Champagne Dreams
48" X 66"
oil on canvas
Kim Cogan | AFTERLIGHT
May - June, 2026
Opening reception Saturday May 16th 3 - 5pm
Maybaum Gallery
48 Stockton Street (formerly Barney’s Building)
San Francisco, CA 94108
Hours: Tuesday - Saturday 10:30 am - 5:30 pm
To inquire or schedule a private viewing, please contact:
Phone: 415.658.7669
Email: art@maybaumgallery.com
Afterlight
New Works by Kim Cogan
Maybaum Gallery, San Francisco
May 2026
For over two decades, Kim Cogan has chronicled the shifting landscape of urban life, attuned to what might otherwise be easily overlooked: empty storefronts, dim alleyways, and anonymous city blocks. His work exists in the space between observation and memory, where the familiar becomes charged with emotion and time feels suspended. Cogan’s familiar and inviting depictions suggest these places have new stories to tell. In Afterlight, his premier solo exhibition with Maybaum Gallery, Cogan presents a new body of oil paintings shaped by San Francisco’s ongoing social and economic shifts. He focuses on spaces that appear static yet holds in-depth layers of history. These scenes, though devoid of figures, are alive with presence. While the contemporary art market seeks brash and immediate, Cogan’s contemplative work is necessary.

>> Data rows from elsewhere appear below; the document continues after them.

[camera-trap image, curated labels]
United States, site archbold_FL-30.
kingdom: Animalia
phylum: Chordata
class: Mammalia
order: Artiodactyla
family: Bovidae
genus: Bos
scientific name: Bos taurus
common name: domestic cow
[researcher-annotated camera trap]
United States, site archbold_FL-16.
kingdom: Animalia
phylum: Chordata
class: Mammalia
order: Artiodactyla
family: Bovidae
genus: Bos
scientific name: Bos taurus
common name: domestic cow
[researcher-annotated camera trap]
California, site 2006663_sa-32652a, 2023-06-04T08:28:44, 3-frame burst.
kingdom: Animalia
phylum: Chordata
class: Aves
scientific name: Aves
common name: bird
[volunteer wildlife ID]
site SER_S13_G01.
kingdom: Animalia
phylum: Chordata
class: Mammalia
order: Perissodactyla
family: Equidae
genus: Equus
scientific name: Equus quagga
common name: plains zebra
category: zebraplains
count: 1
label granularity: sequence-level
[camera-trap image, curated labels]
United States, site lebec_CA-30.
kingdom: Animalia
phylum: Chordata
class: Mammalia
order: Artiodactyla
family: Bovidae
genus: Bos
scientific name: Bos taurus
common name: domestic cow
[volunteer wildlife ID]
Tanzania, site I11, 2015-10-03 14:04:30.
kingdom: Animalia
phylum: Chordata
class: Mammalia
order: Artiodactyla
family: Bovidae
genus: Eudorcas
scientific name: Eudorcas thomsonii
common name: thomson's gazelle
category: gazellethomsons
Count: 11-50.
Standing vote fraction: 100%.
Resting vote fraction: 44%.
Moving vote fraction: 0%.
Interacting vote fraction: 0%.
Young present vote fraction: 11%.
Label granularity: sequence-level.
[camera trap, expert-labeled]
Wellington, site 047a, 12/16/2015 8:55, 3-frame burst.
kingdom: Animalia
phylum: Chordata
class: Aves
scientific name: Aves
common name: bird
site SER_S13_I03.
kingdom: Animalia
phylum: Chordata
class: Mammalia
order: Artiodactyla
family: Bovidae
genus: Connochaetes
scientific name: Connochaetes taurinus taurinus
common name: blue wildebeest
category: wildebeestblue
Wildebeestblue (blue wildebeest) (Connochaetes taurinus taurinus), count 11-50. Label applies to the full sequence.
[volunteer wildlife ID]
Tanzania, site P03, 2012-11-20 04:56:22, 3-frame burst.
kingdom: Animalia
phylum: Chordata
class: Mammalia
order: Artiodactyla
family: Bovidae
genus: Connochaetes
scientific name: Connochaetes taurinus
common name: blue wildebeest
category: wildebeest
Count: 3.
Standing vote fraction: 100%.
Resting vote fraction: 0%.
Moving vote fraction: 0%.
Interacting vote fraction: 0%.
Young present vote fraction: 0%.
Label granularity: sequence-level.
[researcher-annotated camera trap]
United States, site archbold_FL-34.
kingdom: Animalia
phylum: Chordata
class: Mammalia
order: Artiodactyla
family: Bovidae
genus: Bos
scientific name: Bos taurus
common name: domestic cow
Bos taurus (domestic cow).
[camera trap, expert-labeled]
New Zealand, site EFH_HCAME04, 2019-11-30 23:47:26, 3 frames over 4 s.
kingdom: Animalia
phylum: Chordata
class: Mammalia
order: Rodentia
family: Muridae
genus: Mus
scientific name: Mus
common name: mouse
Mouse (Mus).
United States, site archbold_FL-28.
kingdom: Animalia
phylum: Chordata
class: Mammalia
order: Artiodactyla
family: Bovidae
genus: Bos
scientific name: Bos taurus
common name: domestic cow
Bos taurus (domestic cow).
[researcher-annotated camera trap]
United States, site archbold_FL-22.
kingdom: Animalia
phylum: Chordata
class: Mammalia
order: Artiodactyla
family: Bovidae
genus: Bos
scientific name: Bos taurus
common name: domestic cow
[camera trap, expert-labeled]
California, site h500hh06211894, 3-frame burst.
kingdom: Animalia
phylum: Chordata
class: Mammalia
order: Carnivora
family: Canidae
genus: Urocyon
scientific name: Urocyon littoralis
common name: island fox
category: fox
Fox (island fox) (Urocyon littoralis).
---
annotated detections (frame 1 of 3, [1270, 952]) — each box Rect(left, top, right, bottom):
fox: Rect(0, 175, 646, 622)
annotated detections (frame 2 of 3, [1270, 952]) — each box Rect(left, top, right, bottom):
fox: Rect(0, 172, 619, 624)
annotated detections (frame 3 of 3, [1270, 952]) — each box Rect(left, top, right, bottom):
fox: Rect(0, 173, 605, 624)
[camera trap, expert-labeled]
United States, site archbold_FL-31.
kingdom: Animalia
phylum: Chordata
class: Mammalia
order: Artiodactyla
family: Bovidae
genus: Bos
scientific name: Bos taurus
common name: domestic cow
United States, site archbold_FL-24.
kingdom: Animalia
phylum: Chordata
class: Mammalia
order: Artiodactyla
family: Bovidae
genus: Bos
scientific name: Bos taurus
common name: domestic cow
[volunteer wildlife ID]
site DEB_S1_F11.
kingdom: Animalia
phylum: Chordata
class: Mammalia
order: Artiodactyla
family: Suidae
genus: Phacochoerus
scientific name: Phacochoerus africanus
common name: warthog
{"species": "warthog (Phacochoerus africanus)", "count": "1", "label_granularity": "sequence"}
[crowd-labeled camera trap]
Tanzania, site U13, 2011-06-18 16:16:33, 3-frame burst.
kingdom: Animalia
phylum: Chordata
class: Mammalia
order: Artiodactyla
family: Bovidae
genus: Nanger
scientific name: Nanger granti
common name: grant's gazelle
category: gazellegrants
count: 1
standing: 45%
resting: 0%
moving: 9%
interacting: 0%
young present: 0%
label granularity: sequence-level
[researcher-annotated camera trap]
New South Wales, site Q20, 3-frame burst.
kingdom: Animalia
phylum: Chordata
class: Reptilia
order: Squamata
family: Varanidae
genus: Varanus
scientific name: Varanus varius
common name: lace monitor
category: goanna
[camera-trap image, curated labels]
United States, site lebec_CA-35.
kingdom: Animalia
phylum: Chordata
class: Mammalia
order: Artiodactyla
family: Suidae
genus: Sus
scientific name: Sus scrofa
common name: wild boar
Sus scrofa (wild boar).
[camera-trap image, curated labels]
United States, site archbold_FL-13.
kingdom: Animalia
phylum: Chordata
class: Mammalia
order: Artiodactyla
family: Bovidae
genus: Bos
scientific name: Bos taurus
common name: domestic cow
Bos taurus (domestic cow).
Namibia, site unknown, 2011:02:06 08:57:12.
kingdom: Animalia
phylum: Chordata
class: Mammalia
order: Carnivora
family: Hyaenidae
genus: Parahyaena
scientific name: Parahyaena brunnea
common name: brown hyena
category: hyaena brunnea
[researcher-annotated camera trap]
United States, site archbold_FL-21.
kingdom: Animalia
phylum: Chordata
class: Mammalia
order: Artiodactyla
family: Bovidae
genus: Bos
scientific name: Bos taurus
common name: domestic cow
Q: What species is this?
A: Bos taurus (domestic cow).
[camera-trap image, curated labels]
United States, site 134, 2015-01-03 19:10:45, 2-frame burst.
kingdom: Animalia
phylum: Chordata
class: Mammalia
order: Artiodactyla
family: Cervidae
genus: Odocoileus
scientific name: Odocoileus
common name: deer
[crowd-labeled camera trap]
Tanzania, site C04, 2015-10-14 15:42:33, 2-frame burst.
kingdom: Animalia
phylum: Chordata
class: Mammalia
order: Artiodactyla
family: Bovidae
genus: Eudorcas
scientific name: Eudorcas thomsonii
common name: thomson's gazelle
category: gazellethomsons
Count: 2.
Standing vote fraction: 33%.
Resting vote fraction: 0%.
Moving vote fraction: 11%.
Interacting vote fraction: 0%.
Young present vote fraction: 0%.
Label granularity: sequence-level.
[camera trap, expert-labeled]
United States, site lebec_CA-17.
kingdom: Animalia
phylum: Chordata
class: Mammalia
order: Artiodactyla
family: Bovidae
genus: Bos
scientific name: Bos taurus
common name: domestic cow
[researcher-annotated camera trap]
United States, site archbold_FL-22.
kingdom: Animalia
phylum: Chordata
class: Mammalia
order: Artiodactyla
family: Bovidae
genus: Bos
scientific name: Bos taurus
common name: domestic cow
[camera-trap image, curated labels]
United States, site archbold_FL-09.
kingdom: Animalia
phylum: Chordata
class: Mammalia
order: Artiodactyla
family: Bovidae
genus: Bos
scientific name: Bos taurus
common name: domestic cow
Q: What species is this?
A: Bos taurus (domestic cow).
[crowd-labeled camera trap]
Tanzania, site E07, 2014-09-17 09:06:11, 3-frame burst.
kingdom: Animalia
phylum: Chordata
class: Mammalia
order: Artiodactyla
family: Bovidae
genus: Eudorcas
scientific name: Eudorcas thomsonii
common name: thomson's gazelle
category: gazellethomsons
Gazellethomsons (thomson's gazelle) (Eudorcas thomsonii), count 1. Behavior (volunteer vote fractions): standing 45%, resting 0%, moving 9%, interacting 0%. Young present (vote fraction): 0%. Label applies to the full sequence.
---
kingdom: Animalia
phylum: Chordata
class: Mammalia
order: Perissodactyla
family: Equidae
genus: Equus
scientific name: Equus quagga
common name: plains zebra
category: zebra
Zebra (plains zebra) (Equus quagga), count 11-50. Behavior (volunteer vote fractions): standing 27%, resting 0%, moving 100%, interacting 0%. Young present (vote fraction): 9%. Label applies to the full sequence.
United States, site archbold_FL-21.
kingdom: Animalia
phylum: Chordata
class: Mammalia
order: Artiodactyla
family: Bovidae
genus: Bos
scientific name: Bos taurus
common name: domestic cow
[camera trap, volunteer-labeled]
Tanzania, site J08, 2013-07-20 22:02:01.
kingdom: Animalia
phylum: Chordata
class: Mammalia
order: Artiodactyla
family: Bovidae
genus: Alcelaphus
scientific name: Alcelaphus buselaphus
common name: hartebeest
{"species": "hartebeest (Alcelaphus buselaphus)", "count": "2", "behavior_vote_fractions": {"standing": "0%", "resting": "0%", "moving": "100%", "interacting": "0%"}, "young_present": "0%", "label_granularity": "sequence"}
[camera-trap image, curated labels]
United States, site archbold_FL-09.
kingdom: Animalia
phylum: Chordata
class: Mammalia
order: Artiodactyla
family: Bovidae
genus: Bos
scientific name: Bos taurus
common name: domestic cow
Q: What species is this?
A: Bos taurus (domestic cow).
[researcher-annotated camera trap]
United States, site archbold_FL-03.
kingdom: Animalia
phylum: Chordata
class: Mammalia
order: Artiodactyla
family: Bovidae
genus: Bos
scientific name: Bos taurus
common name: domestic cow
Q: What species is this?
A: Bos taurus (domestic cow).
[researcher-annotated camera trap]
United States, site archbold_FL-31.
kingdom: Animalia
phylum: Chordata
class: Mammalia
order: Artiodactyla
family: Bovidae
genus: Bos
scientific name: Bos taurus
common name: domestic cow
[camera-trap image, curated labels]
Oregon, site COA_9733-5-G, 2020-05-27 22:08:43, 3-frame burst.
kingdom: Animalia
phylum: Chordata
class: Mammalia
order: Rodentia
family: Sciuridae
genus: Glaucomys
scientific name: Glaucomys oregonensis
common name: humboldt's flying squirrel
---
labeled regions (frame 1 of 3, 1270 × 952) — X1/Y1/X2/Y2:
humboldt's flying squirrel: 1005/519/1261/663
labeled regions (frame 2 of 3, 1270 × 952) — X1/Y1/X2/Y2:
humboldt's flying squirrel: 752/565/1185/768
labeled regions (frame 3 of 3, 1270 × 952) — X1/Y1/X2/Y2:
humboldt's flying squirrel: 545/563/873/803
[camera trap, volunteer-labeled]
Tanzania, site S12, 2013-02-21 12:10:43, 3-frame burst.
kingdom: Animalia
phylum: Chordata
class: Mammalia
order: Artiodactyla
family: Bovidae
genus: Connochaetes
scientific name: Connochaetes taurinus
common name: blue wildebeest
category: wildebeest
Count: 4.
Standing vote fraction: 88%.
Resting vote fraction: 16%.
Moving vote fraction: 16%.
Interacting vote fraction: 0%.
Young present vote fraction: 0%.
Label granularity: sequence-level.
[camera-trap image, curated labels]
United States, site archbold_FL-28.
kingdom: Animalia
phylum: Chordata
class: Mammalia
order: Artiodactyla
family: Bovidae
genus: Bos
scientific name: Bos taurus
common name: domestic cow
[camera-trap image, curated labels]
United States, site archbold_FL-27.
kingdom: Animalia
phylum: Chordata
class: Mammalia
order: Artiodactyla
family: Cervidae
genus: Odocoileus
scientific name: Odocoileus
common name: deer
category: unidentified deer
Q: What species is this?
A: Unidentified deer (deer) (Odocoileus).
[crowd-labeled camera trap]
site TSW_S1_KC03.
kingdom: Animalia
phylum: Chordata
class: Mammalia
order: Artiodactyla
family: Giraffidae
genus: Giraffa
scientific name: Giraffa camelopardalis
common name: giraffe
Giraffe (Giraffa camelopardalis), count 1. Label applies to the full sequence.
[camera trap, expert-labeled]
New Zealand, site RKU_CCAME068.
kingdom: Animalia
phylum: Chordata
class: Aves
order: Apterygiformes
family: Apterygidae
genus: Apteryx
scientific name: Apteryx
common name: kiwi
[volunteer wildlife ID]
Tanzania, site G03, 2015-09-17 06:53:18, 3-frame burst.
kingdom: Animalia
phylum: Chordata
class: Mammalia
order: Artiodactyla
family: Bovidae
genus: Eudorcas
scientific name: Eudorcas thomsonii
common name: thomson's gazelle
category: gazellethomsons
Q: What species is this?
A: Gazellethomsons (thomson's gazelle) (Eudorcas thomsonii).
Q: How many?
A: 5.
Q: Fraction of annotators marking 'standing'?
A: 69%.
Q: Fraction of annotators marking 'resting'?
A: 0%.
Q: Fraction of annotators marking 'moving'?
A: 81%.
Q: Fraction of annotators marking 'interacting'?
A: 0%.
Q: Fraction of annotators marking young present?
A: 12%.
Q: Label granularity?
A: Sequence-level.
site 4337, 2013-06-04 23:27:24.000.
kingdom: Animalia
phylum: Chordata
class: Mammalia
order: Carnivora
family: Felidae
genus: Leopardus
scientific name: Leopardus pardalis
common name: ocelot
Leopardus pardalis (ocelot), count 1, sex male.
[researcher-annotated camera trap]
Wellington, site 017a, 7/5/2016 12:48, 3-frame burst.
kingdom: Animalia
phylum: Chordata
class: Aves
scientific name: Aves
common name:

Cogan’s paintings evoke a city both lived and longed for. Works such as Siren Call reimagine the once Cliff House, while Whisper Down the Wind pays homage to the closing of the music venue, Bottom of the Hill. Through these elegiac gestures, Cogan preserves sites on the brink of disappearance, allowing them to resonate anew. Light functions as a central force in his work—glowing windows, humming streetlights, and hazy skies suggest life within absence. From afar, the compositions are precise; up close, they dissolve into loose, intuitive brushwork, revealing the immediacy of his hand. Meaning emerges through layers, as color and form shift and settle into focus.
Balancing nostalgia with urgency, Cogan moves between specific locations shaped by memory. In a city defined by constant reinvention, Cogan’s work offers a counterpoint to a city in flux: a sustained act of observing, slowing down, and uncovering the contemplative resonance embedded in place. Cogan’s paintings, through a narrative of vanishing landscape, reflect on how cities evolve and what endures in the spaces left behind.